(STORED DATA)

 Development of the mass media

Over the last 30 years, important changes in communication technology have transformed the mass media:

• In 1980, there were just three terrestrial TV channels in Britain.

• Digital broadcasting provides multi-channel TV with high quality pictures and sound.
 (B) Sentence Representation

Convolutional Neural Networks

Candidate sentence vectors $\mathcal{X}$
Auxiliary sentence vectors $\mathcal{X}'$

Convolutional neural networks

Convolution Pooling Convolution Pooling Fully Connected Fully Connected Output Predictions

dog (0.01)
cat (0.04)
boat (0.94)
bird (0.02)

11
--
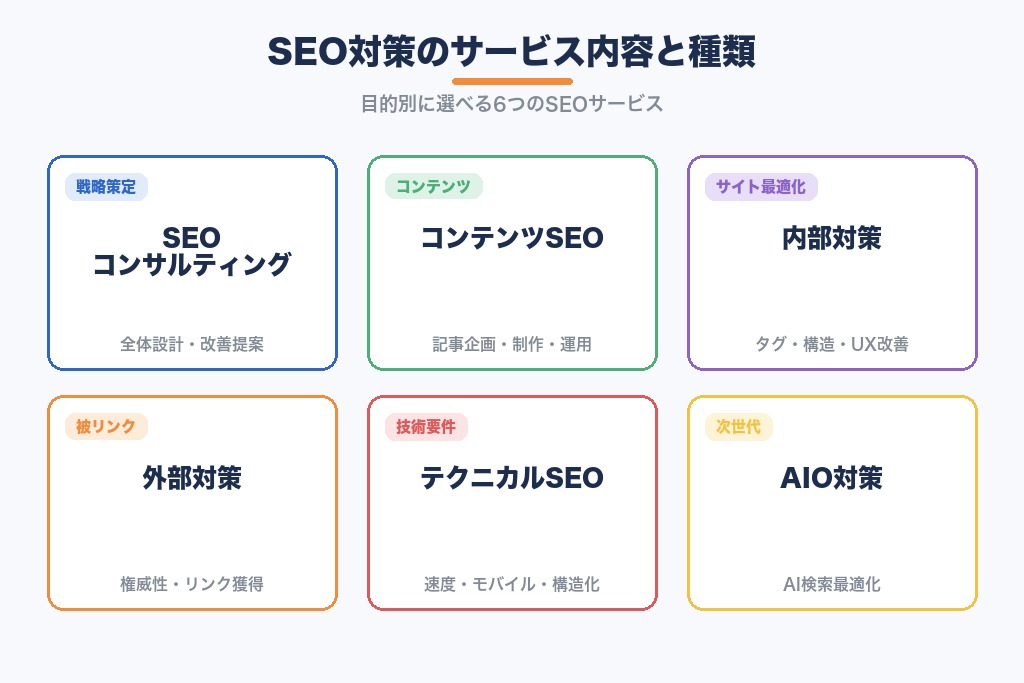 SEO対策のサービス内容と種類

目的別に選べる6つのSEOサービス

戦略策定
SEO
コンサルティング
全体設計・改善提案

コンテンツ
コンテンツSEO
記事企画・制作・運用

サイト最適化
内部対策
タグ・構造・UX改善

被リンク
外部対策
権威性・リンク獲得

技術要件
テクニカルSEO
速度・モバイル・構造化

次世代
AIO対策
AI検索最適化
==
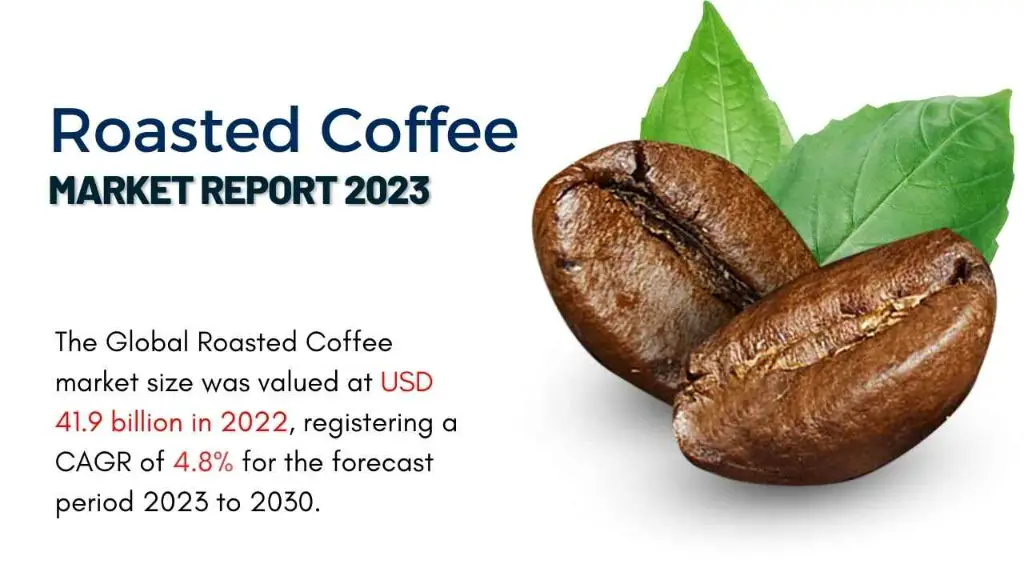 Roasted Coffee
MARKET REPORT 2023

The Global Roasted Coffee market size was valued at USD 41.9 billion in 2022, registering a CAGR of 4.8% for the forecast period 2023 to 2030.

(ABOUT THIS EXERCISE)
Please count up the lines above that include the string "Convolutional" and respond with the total alone.

(THE COMPLETED TASK)
2